- _Data shown_

○ ○ ○ ○

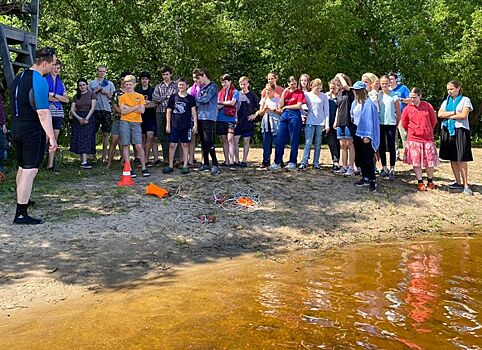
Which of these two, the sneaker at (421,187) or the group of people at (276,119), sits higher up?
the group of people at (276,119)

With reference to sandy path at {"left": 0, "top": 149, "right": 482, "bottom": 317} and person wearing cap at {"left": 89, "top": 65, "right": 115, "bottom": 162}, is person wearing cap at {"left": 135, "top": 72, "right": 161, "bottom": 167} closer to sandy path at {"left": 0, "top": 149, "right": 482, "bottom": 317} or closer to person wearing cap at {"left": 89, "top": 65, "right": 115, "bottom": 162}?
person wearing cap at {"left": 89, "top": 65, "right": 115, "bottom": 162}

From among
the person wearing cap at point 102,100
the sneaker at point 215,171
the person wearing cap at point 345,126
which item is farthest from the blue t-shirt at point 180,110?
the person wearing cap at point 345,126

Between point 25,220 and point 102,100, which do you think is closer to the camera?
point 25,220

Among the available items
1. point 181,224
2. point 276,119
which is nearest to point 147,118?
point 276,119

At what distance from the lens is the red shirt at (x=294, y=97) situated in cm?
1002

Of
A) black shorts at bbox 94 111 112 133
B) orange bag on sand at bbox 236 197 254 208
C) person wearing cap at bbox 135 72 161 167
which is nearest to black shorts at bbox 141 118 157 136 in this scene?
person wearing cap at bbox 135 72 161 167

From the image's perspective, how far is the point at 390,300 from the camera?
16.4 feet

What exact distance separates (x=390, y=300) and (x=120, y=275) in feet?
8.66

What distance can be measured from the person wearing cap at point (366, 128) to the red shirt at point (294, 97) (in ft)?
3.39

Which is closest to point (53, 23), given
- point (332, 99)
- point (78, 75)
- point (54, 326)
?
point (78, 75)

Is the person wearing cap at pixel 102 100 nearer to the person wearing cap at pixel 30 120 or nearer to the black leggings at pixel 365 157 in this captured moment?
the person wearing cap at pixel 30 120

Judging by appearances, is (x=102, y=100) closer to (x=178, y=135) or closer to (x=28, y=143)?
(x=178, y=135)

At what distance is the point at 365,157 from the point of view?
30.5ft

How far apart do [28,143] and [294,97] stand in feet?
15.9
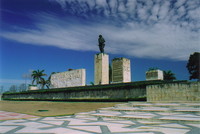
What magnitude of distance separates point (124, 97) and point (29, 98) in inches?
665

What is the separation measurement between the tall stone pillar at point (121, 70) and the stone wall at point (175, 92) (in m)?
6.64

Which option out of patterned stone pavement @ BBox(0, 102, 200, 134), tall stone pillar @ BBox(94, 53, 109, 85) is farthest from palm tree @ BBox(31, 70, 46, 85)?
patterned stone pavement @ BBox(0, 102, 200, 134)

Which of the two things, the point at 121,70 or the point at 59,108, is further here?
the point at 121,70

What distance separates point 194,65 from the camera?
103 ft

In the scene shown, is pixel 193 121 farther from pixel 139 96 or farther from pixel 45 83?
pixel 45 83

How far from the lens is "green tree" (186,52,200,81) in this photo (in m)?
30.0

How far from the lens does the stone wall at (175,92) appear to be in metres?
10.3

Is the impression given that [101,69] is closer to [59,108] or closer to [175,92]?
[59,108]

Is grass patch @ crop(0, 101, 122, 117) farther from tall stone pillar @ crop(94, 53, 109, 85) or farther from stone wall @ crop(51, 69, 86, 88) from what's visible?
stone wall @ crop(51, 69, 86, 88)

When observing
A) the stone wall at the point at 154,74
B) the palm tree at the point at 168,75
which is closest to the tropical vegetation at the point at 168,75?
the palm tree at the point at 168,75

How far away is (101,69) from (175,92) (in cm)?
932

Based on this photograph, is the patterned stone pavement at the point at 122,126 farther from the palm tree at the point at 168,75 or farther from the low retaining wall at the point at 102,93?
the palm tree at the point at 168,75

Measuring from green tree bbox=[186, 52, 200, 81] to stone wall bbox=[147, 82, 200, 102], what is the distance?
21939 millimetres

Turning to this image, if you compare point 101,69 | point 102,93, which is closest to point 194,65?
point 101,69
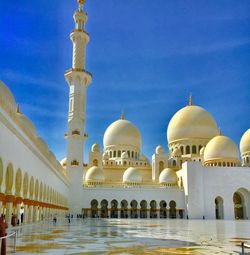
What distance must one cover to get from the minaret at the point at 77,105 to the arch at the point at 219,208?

○ ○ ○ ○

- _Task_
Transcribe each entry precisely as given, leaving the pictures out.

- _Expected answer_
Which of these two, the sneaker at (421,187) or the group of people at (276,119), sits higher up?
the group of people at (276,119)

With reference to sandy path at {"left": 0, "top": 149, "right": 482, "bottom": 317} and person wearing cap at {"left": 89, "top": 65, "right": 115, "bottom": 162}, is person wearing cap at {"left": 135, "top": 72, "right": 161, "bottom": 167} closer to sandy path at {"left": 0, "top": 149, "right": 482, "bottom": 317} or closer to person wearing cap at {"left": 89, "top": 65, "right": 115, "bottom": 162}?
person wearing cap at {"left": 89, "top": 65, "right": 115, "bottom": 162}

From among
the person wearing cap at point 102,100
the sneaker at point 215,171
the person wearing cap at point 345,126
which item is farthest from the blue t-shirt at point 180,110?
the person wearing cap at point 345,126

Between point 25,220 and point 102,100, which do you think is closer to the camera?
point 25,220

Among the available items
1. point 181,224
2. point 276,119
which is nearest to point 147,118?
point 276,119

At what distance from the lens is the red shirt at (x=294, y=97) situated in cm?
1002

Of
A) black shorts at bbox 94 111 112 133
B) orange bag on sand at bbox 236 197 254 208
C) person wearing cap at bbox 135 72 161 167
which is nearest to black shorts at bbox 141 118 157 136 in this scene?
person wearing cap at bbox 135 72 161 167

From the image's perspective, how far is the point at 390,300 from the camera?
16.4 feet

What exact distance separates (x=390, y=300) and (x=120, y=275) in feet?
8.66

What distance can be measured from the person wearing cap at point (366, 128) to the red shirt at point (294, 97) (in ft)?
3.39

Which is closest to point (53, 23), given
- point (332, 99)
- point (78, 75)
- point (54, 326)
?
point (78, 75)

Is the person wearing cap at pixel 102 100 nearer to the person wearing cap at pixel 30 120 or nearer to the black leggings at pixel 365 157 in this captured moment?
the person wearing cap at pixel 30 120

Judging by appearances, is (x=102, y=100) closer to (x=178, y=135) or closer to (x=28, y=143)?
(x=178, y=135)

At what distance is the point at 365,157 from the point of view?
30.5ft

How far apart do [28,143] and [294,97] stand in feet?
15.9
What magnitude of distance separates point (124, 97) and point (29, 98) in inches?
665

What is the separation measurement between the tall stone pillar at point (121, 70) and the stone wall at point (175, 92) (in m)?
6.64

Which option out of patterned stone pavement @ BBox(0, 102, 200, 134), tall stone pillar @ BBox(94, 53, 109, 85) is farthest from palm tree @ BBox(31, 70, 46, 85)?
patterned stone pavement @ BBox(0, 102, 200, 134)

Which of the two things, the point at 121,70 or the point at 59,108, is further here?
the point at 121,70

What distance separates point 194,65 from the camera?
103 ft

In the scene shown, is pixel 193 121 farther from pixel 139 96 or farther from pixel 45 83?
pixel 45 83

How far from the lens is "green tree" (186,52,200,81) in this photo (in m)?
30.0

How far from the lens does the stone wall at (175,92) appear to be in metres?
10.3

Is the impression given that [101,69] is closer to [59,108] or closer to [175,92]?
[59,108]

Is grass patch @ crop(0, 101, 122, 117) farther from tall stone pillar @ crop(94, 53, 109, 85) or farther from stone wall @ crop(51, 69, 86, 88) from what's visible?
stone wall @ crop(51, 69, 86, 88)

When observing
A) the stone wall at the point at 154,74
B) the palm tree at the point at 168,75
which is closest to the tropical vegetation at the point at 168,75?
the palm tree at the point at 168,75

How far away is (101,69) from (175,92) (in cm)?
932

Based on this photograph, is the patterned stone pavement at the point at 122,126 farther from the palm tree at the point at 168,75 or farther from the low retaining wall at the point at 102,93?
the palm tree at the point at 168,75

Measuring from green tree bbox=[186, 52, 200, 81] to stone wall bbox=[147, 82, 200, 102], what is the distance?
21939 millimetres

Turning to this image, if you compare point 101,69 | point 102,93, which is closest to point 194,65?
point 101,69
What distance must one cover to get from the minaret at the point at 77,105 to the arch at the point at 219,208?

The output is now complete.